■ ABOUT THIS EXERCISE
Copy each line below exactly as it appears. Pictures are to be omitted.

■ EXERCISE DATA
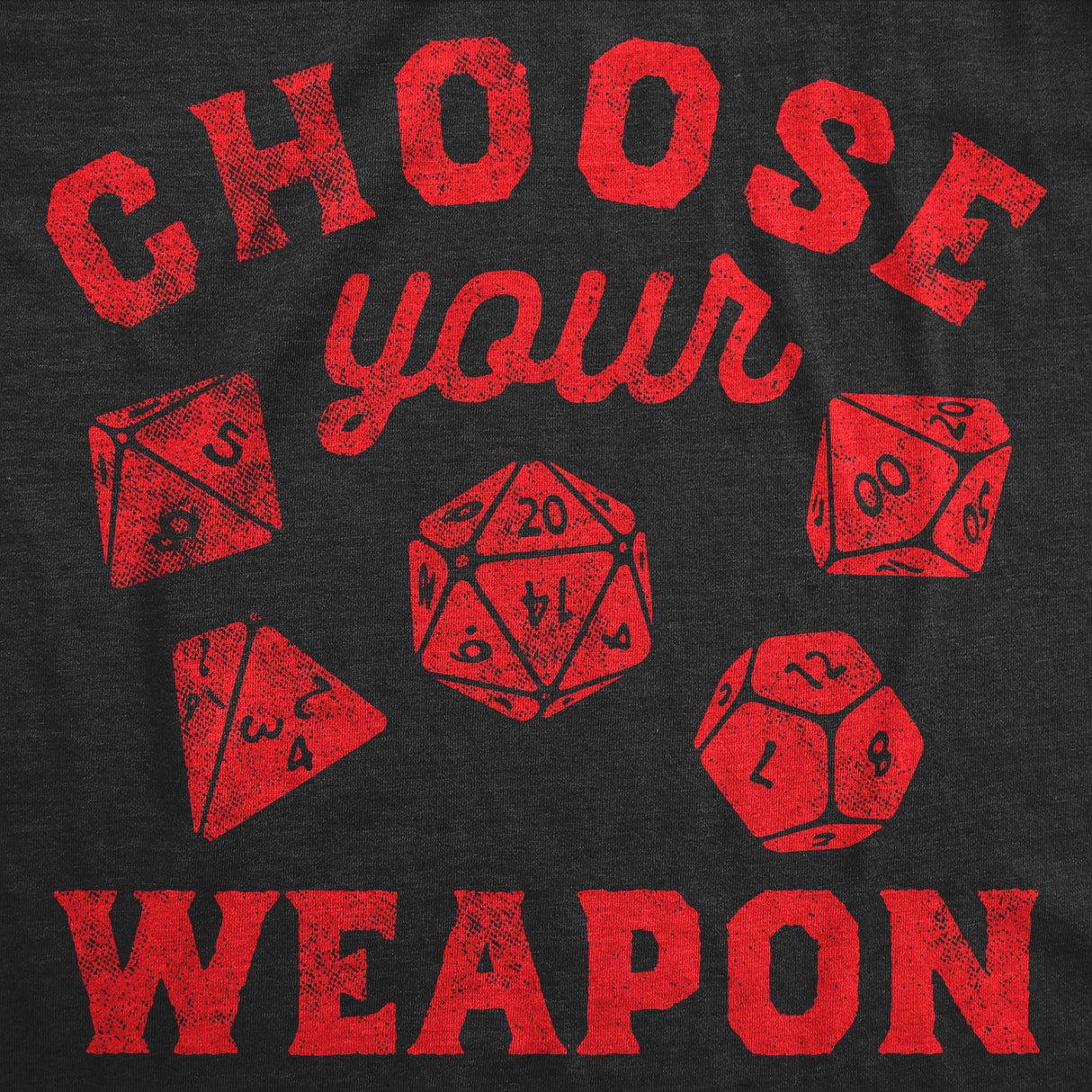 Mens Funny T Shirts Choose Your Weapon Sarcastic Role Playing Dice Graphic Tee for Men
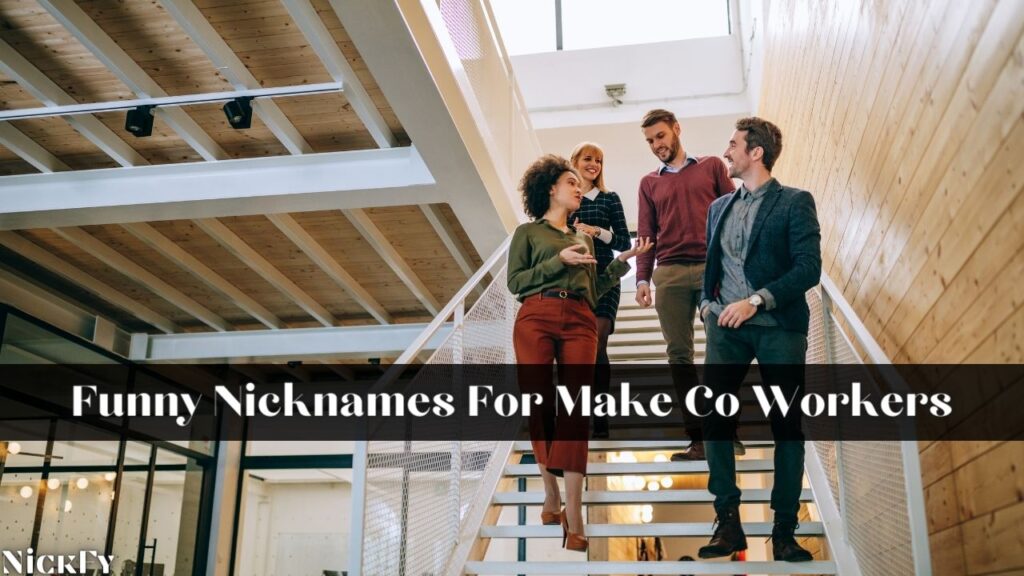Funny Nicknames For Male Co-Workers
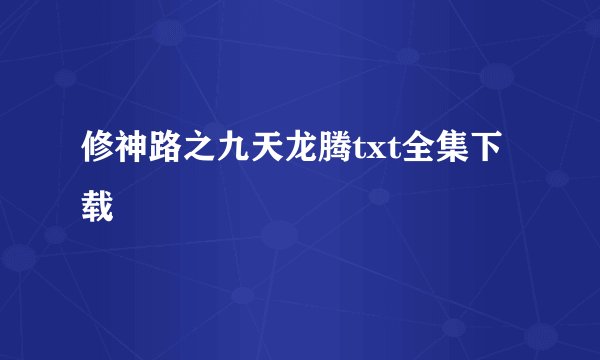 修神路之九天龙腾txt全集下载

■ SOLUTION TO THIS EXERCISE
 Mens Funny T Shirts Choose Your Weapon Sarcastic Role Playing Dice Graphic Tee for Men
Funny Nicknames For Male Co-Workers
 修神路之九天龙腾txt全集下载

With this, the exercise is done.